**TASK ITEM A**
List every date and year that the blog post mentions.
**TASK ITEM B**
According to the blog post, which part of the original Florentine Codex had been cut off?
**TASK ITEM C**
Based on the blog post, say whether each statement is true, quoting the words that decide it.
(i) The Florentine Codex is a written manuscript by Sahagún.
(ii) The writer's view about Sahagún came after reading Book VII, Chapters III and IV.
(iii) The clock-change dates have stayed March 31 and October 31.

**GIVEN TEXT**
******

Conflicting Essays in scholarship which have been the most engaging research job I have ever done. I have also added, over the years, queries about our "dated" geology with their "computerized" confirmations together with climate changes denied since 1963. The Ten-O'clock News have been telling us to change our clocks for DSL and back again BUT no one as noticed it has been changed, more than a few years ago, from March 31 and October 31, to a week or so earlier or even a week or so later.

Sunday, September 30, 2012

Maiz [sic] Tostado y Las Varonil


     How should one investigate the written manuscript by Sahagún called the Florentine Codex? It is known that the top of the original codex had been cut off. This was thought to infer that it was to fit into a certain format

      However, after reading Book VII, Chapter III and IV, I feel that Sahagún, along with other monks in their monasteries, were actually trying to give scholars information that was  methodically being destroyed.

******

Slide chart reasoning data:

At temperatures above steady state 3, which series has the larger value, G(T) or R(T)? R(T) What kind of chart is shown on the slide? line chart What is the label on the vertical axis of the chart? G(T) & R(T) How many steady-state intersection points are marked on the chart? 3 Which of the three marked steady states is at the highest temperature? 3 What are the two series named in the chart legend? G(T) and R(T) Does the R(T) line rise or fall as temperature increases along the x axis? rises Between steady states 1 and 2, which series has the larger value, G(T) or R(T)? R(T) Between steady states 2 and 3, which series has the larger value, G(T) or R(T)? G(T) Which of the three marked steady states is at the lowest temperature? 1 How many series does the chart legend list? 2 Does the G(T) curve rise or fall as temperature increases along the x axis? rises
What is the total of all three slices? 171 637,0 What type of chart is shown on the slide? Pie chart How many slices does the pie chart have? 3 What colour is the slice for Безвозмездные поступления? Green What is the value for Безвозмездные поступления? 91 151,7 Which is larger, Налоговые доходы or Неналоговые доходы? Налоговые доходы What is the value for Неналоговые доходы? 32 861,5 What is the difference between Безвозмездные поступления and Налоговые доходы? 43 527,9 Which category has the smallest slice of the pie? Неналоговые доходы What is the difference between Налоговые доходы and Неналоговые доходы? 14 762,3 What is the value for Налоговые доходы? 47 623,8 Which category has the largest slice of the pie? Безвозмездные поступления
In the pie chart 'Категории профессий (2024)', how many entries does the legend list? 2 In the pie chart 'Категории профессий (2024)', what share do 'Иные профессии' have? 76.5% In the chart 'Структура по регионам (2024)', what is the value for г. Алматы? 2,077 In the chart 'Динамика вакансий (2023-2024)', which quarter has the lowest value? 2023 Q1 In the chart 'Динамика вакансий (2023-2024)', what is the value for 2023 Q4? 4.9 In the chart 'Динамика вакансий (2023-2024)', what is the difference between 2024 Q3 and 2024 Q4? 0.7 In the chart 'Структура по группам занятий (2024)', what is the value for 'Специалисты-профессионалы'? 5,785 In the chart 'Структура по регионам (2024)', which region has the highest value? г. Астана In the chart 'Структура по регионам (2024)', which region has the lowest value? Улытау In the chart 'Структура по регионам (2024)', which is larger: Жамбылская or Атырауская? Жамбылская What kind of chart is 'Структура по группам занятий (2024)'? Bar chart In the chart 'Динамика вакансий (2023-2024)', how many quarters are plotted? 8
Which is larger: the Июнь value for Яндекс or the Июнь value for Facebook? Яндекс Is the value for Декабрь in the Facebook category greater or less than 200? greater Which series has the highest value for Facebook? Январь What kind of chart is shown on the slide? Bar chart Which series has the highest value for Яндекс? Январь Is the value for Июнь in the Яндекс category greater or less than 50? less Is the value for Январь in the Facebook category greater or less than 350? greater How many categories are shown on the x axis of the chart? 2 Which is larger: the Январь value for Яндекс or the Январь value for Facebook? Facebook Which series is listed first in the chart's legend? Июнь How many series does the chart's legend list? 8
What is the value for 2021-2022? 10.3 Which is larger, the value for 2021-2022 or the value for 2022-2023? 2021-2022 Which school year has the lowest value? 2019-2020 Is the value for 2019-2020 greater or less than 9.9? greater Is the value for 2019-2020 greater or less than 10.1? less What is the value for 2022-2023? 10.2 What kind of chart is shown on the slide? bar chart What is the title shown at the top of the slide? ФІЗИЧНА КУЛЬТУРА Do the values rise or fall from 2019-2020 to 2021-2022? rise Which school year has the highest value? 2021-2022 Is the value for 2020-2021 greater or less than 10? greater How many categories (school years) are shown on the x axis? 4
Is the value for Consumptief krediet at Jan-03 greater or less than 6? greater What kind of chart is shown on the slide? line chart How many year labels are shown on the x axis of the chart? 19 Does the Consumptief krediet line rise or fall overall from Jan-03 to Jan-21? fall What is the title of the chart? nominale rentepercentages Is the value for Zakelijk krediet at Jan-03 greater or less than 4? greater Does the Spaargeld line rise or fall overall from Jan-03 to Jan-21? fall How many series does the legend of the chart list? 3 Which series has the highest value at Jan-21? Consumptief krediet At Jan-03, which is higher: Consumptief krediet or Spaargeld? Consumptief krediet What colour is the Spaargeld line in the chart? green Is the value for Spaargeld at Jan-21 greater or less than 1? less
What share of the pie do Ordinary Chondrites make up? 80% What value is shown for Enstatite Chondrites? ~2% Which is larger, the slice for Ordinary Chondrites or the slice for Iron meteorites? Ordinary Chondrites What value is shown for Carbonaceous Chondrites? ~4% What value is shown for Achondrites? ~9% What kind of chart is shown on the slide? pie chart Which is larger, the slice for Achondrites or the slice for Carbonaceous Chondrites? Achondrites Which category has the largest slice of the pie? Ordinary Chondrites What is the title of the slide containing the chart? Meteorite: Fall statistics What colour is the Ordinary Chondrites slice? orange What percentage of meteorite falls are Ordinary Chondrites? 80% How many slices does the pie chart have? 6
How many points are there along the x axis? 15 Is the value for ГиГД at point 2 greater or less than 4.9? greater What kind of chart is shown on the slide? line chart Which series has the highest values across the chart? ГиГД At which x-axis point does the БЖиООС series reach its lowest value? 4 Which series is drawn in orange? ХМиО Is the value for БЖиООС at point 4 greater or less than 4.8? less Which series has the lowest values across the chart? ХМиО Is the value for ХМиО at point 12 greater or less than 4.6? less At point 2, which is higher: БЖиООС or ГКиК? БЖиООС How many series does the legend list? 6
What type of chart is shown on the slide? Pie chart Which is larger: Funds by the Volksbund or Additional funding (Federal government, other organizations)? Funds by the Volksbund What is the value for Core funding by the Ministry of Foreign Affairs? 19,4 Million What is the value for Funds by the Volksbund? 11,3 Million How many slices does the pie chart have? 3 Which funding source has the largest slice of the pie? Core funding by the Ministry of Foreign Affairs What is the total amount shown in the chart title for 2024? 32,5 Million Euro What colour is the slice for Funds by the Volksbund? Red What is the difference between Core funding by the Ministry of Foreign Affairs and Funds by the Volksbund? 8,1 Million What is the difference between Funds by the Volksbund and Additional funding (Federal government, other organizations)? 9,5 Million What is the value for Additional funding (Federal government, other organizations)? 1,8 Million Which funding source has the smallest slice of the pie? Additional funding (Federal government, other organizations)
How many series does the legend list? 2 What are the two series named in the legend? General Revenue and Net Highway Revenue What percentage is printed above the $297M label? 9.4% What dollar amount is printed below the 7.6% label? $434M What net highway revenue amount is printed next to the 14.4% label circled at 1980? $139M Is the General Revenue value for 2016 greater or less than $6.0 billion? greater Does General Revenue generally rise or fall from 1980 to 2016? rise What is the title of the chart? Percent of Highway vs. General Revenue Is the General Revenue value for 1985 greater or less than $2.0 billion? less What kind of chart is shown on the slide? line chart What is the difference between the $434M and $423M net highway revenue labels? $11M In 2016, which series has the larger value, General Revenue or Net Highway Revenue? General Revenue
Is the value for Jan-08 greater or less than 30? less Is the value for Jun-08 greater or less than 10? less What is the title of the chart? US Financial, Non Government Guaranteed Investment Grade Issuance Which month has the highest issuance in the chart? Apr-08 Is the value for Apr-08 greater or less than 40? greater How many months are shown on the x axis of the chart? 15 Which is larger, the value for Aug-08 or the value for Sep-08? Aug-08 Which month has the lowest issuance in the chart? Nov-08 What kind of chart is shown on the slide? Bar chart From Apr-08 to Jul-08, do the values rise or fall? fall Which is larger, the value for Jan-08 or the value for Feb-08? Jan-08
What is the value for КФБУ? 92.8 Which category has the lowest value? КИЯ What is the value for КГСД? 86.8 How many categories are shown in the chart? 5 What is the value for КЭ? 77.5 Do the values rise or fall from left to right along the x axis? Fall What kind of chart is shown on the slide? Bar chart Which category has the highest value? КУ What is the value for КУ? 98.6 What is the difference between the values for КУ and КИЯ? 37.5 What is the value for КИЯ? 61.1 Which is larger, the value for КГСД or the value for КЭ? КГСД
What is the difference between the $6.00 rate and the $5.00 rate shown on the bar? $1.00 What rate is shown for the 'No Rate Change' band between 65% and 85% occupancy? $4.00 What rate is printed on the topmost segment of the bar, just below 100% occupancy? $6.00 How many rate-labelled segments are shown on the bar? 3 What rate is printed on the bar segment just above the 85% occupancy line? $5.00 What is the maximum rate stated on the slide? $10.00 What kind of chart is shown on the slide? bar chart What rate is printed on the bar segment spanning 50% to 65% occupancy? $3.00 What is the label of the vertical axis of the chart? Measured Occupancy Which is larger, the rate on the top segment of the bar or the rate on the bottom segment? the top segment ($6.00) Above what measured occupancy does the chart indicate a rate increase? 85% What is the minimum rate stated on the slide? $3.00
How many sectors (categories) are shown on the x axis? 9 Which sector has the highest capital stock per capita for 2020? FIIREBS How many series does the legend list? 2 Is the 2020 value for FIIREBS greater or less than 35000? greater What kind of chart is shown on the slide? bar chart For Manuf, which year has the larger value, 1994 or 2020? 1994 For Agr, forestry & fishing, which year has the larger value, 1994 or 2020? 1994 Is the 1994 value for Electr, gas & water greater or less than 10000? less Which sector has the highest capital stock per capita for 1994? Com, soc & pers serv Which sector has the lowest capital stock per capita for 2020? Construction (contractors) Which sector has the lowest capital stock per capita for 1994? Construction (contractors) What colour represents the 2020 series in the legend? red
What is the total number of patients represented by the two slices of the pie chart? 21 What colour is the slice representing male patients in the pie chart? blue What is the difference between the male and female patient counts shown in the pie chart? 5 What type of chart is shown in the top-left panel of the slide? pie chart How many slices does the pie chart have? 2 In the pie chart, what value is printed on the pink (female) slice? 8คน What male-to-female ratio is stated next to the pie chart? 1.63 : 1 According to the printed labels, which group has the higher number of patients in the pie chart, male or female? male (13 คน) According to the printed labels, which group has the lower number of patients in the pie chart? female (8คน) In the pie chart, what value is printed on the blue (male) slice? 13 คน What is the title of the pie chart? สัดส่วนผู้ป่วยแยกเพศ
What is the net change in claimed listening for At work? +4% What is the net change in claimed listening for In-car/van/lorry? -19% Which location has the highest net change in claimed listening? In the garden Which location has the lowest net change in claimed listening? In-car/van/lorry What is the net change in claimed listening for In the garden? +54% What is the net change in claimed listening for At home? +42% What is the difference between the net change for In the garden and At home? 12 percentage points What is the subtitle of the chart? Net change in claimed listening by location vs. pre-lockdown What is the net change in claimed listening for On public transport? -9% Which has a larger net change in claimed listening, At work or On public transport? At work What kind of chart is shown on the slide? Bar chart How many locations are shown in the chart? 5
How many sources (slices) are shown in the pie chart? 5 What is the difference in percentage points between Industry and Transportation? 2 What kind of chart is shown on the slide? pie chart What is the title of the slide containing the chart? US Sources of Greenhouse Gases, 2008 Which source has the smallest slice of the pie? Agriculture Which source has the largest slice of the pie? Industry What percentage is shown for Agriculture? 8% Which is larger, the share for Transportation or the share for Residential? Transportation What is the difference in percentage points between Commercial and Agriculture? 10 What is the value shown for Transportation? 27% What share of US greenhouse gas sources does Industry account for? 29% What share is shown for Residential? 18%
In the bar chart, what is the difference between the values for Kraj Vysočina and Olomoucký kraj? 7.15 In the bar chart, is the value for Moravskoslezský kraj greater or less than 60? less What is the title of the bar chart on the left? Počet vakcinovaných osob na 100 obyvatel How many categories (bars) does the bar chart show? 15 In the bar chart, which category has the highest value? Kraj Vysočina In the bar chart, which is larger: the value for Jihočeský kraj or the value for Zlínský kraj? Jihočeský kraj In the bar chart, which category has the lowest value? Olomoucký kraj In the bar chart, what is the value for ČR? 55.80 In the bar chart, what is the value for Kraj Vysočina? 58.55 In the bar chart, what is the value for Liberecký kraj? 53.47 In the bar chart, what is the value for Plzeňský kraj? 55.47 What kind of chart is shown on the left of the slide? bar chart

******

**TASK SOLUTION A**
1963
March 31
October 31
Sunday, September 30, 2012

**TASK SOLUTION B**
The top of the original codex had been cut off.

**TASK SOLUTION C**
(i) Yes: "the written manuscript by Sahagún called the Florentine Codex"
(ii) Yes: "after reading Book VII, Chapter III and IV, I feel that Sahagún"
(iii) No: "it has been changed, more than a few years ago, from March 31 and October 31"